At a recent conference, CompTIA CEO Todd Thibodeaux suggested that it would be sensible to allocate 10% of a company’s IT budget to providing security, and yet the evidence suggests that in reality this is often not the case. For example, a Gartner survey recently found that the industry average spend on IT security is only about five percent. Perhaps even more startling is a report by the Ponemon Institute, Cenzic and Barracuda Networks which found that 88% of companies surveyed indicate they spend more on coffee than they do on securing Web applications!

In my experience this isn’t unusual. If we took a poll across a cross section of small businesses I suspect many would say they either don’t have a specific budgetary allocation for IT security or that it is a minimal amount. So why is there a shortfall between the professionally suggested levels and the reality of IT security within the business world?

Having spoken to and worked with countless IT managers and business owners the anecdotal evidence is that providing IT security is, to many, a task with somewhat intangible benefits. Like buying insurance, investing in IT security doesn’t give an immediate, visible, business benefit in the same way that purchasing a smartphone or company car does. In fact, very much like insurance, it’s a purchase that will only really remind you of its worth when disaster strikes — and then it will also make it very evident whether you have bought the right or wrong product for your needs.

Whilst failing to find the right level of protection could potentially leave your business open to serious problems, paying over the odds for products you don’t need makes equally bad business sense. So like most business decisions, finding the right balance is vital. The suggested 10% of budget may be a good guide, but naturally all organisations are different and the appropriate amount will vary depending on a wide range of factors, including the type of business and the potential threats to it.
####################
» Tasks and exercises:
a – In the passage on IT security budgets, what did the Gartner survey find the industry average spend on IT security to be?
b – Resume the passage on IT security spending, picking up after its final sentence.

Saved entries
####################
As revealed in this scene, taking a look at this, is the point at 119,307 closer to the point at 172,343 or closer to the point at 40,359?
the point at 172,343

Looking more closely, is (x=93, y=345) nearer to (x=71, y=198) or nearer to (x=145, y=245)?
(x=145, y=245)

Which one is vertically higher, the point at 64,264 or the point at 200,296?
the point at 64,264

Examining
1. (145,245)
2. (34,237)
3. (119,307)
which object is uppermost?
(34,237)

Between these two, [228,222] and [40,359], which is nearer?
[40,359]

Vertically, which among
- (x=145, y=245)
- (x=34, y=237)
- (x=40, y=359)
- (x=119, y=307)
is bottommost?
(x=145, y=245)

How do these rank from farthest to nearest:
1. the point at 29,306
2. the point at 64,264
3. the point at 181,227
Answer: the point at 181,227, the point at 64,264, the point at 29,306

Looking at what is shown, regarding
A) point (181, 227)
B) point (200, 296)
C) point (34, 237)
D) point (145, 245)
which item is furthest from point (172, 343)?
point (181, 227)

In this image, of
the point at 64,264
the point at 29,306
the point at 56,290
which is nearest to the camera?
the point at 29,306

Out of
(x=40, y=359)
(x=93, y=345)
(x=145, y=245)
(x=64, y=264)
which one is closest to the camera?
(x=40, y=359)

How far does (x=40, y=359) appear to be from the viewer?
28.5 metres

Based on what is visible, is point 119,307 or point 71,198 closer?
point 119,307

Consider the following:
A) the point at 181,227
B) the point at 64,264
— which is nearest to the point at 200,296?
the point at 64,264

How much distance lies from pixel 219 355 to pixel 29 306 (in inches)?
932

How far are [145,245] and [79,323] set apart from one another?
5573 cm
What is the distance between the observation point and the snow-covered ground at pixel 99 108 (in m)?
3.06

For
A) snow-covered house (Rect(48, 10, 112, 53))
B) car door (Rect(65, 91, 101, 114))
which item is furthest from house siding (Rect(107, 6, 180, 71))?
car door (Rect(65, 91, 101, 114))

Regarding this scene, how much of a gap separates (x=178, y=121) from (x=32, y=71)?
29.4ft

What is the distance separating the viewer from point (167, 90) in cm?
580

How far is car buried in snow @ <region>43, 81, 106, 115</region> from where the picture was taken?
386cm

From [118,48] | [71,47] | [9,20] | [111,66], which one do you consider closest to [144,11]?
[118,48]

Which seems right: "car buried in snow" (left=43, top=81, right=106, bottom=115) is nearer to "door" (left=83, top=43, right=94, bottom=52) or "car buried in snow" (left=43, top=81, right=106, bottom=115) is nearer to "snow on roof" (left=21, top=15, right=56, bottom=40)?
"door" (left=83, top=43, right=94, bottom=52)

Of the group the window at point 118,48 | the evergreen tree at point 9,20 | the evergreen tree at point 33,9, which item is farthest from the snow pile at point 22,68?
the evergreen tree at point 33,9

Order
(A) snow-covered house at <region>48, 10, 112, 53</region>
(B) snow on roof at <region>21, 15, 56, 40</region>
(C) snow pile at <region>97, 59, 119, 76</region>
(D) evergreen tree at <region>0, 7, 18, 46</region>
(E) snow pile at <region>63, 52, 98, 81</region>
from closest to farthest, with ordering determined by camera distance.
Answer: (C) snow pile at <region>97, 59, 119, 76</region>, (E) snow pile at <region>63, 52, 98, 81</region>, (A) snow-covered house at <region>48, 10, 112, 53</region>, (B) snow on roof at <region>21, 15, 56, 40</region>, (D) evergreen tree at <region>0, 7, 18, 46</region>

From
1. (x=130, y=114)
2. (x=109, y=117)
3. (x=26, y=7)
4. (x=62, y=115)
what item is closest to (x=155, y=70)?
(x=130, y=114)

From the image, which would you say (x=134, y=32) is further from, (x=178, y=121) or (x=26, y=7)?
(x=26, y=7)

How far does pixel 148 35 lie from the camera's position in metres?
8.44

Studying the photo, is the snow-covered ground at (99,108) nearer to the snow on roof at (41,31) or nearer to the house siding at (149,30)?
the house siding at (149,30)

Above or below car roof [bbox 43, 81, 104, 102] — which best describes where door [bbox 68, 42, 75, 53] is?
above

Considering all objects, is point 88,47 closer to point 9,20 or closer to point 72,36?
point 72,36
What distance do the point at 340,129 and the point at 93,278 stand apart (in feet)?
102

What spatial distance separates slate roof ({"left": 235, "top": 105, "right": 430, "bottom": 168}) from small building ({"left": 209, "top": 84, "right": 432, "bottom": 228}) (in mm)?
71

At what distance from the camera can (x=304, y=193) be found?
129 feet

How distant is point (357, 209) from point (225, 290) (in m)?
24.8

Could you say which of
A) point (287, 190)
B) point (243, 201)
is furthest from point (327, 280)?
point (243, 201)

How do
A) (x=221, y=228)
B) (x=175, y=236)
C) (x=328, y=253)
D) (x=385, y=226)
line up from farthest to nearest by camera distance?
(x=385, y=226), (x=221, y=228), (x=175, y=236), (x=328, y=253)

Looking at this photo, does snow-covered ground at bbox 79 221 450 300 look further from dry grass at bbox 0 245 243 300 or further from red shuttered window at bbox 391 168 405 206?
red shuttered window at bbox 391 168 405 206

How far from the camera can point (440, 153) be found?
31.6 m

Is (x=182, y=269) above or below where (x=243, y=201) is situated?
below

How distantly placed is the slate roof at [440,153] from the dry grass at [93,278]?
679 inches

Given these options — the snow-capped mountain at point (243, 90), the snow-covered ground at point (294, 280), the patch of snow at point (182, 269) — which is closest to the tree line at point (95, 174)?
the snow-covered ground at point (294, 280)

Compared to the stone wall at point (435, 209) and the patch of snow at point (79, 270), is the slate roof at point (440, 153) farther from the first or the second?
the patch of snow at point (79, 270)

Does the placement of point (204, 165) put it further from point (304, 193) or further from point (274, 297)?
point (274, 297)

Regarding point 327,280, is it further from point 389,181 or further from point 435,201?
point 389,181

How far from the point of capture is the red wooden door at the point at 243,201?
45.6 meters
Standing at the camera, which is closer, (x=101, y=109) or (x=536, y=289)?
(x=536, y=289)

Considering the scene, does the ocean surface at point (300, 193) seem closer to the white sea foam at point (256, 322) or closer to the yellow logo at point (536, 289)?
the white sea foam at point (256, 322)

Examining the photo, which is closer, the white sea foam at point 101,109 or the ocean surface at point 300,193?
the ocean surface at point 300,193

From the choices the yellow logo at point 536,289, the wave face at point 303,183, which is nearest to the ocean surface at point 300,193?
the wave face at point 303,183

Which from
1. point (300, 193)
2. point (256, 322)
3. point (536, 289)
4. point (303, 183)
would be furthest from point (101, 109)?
####################
» Responses to the exercise:
a – About five percent.

b –
When considering IT security for a business it is vital to understand the types of threats that could be a problem and the weak points in the organisation that leave it vulnerable. For companies that run an online ordering or sales system this could mean a specific threat to customer’s account or financial details by IT-savvy criminals. Most businesses hold personal details on their systems and there is a potential risk that these can be hacked remotely without proper protection being in place. At the most basic level, all businesses are open to threats via email viruses or lax security at the organisation’s premises, both on a physical level and also with regards to IT safeguards.

The physical security of premises is a vital, if sometimes overlooked consideration with regards to information security. Allowing unauthorised people to enter the premises opens up the likelihood that a malicious visitor could infiltrate systems and pilfer valuable information or even remove hardware. Despite the ability to remotely hack business systems, physical intruders are still a very real danger.

Businesses often forget the protection they already have through existing IT investments, which may not be fully utilised. Business systems often incorporate a certain degree of security built in, such as password protection which is vital to IT security. A robust policy that ensures employees and the management use unobvious and hard-to-break codes will significantly tighten security, as long as users don’t just keep the details on their desk!

Despite all the planning, in my experience many organisations lapse in their IT security from time to time, often when security software needs upgrading or renewing. Being an ‘out of sight, out of mind’ technology, cash-starved businesses may let this important stage slip and undoubtedly this can be one of the most vulnerable periods for IT security within an organisation.

Much like insurance, IT security is something that will cost a business dearly if it doesn’t consider the potential ramifications of not having the right cover in place. Whilst additional financial outlay is never welcome, IT security should be seen as a necessity much like other critical business expenses such as telephones or an office. After all, you wouldn’t do without fire alarms and fire extinguishers just because you haven’t had a fire!